### Texto fornecido

CELEBRAÇÃO JUBILAR PARA AS PESSOAS DEFICIENTES
HOMILIA DO PAPA JOÃO PAULO II
Sala Paulo VI
31 de março de 1984
1. "A multidão dos que haviam abraçado a fé tinha um só coração e uma só alma... entre eles tudo era comum... gozando todos de grande simpatia... entre eles não havia ninguém necessitado" (Act. 4, 32-34).
O trecho dos Actos dos Apóstolos, que acabámos de ler, descreveu-nos a comunidade cristã primitiva, formada à volta dos Apóstolos que "davam testemunho da Ressurreição do Senhor Jesus com grande eficácia" (ibid. 3). É um quadro vivo de unidade e solidariedade fraterna, tão necessária para o desenvolvimento da cristandade nascente. Também nós hoje, aqui reunidos ao redor do altar para celebrar a Eucaristia, ápice, fonte e centro da vida cristã, desejamos formar uma verdadeira comunidade de irmãos, alguns dos quais são atingidos por condições de particular sofrimento, e outros estão junto deles por motivos de afectuosa assistência.
Todos nós queremos realizar "um só coração e uma só alma", na disponibilidade a acolher a Palavra de Deus, que nos interpela também a respeito do problema específico destes nossos irmãos deficientes, convidando-nos à conversão e à reconciliação, objectivo primário deste Ano Santo da Redenção.
Sim, queremos ser uma comunidade cristã alimentada pelo vigor do Pão de Vida, reunida ao redor do Bispo de Roma e Sucessor de Pedro, para receber abundantemente a graça do Jubileu, que antes de mais é dom inefável de Deus, pleno encontro com a sua misericórdia e com o seu amor renovador. A essa graça corresponde em nós uma determinada responsabilidade: traduzir o dom de Deus em partilha solidária, em amor para com estes nossos irmãos e irmãs atingidos pela deficiência. Assim, este dia deverá ser caracterizado pela vontade de construir um estilo de vida comunitário, ou melhor, fraterno e sensível às exigências da justiça e da solidariedade.
Deixando para trás os nossos egoísmos, os nossos apegos, os nossos temores e pedindo perdão por tudo isto, queremos reconciliar-nos verdadeiramente com Deus e com os nossos irmãos mais fracos, e também com as suas mais vivas necessidades, compreendendo-as e fazendo-as próprias.

### Entradas de dados
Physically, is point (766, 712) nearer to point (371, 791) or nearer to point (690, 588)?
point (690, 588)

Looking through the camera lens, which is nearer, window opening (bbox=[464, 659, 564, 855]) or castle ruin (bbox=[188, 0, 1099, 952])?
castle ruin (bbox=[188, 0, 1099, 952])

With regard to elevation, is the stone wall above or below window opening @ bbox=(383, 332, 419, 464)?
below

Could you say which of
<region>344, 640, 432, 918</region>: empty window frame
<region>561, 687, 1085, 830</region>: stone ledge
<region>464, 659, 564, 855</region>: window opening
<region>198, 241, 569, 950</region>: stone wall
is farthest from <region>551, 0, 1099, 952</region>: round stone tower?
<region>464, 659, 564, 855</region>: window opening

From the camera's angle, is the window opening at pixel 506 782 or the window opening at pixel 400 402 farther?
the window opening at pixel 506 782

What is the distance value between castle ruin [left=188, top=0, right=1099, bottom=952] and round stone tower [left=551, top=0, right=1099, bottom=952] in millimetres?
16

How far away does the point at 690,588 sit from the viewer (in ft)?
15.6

### Enunciado 1
Reproduza fielmente o trecho da homilia compreendido entre "Deixando para trás" e "e fazendo-as próprias.", inclusive.
### Enunciado 2
Com base na homilia, responda às seguintes perguntas:
(a) Em que sala foi proferida?
(b) Qual é o objectivo primário do Ano Santo da Redenção?
(c) Como é caracterizada a Eucaristia?
### Enunciado 3
Dê continuidade à homilia sobre as pessoas deficientes a partir do ponto em que o texto termina.
Os dados não intervêm de modo algum neste trabalho.

### Resultado 1
Deixando para trás os nossos egoísmos, os nossos apegos, os nossos temores e pedindo perdão por tudo isto, queremos reconciliar-nos verdadeiramente com Deus e com os nossos irmãos mais fracos, e também com as suas mais vivas necessidades, compreendendo-as e fazendo-as próprias.

### Resultado 2
(a) Na Sala Paulo VI.
(b) A conversão e a reconciliação.
(c) Como ápice, fonte e centro da vida cristã.

### Resultado 3
2. Caros amigos que sofreis, esta vossa peregrinação é com certeza a mais cara ao meu coração. Vós representais a Igreja que sofre e que aceita com total confiança a vontade de Deus, no desígnio misterioso da Redenção que foi operada por meio da Cruz e da Ressurreição. Recebei a minha saudação mais cordial e o meu abraço.
Nesta saudação a vós, desejo incluir os vossos acompanhantes e organizadores da Peregrinação, todos os representantes dos grupos paroquiais, das escolas, das fábricas, das cooperativas, das associações e instituições onde vós estais inseridos e recebeis cuidados e assistência e sobretudo ajuda para uma válida integração. Saúdo também as delegações provenientes de diversas cidades da Itália e de importantes centros europeus. A todos dirijo o meu vivo e afectuoso agradecimento.
3. Estais aqui reunidos para sublinhar a mensagem salvífica e universal da Redenção, que, operada por Nosso Senhor Jesus Cristo há dezanove séculos e meio, é ainda presente e eficaz, sobretudo mediante o sacrifício eucarístico; viestes para anunciar e testemunhar ao mundo inteiro que não existe uma história apenas profana, mas antes a única "história da salvação" que se desenrola ao redor da Cruz e da Ressurreição de Cristo.
As vossas expectativas, embora passando através do mistério do sofrimento inocente, dirigem-se para a ressurreição do homem todo, para a libertação, antes de mais, dos condicionamentos do pecado, mas também daqueles da doença e de qualquer forma de deficiência física ou psíquica.
E qual é a resposta de Cristo às vossas expectativas? Ele as decepcionará? Cristo Jesus oferece a salvação total do homem e nesse sentido se deve entender o anúncio profético e escatológico de Isaías que escutámos: "Deus vem em pessoa salvar-nos. Então se abrirão os olhos dos cegos... e os ouvidos do surdo, o coxo saltará como um cervo e a língua do mudo dará gritos de alegria; porque as águas jorraram no deserto e as torrentes na estepe" (Is. 35, 4-6).
É toda uma explosão de alegria, expressa com vivas imagens, diante da salvação do resto de Israel libertado da escravidão, a fazer reflorescer a Terra Prometida; e ao mesmo tempo é uma explosão de alegria na perspectiva da consumação da salvação que o Filho de Deus, Jesus Cristo, há de operar, mediante a obra da Redenção.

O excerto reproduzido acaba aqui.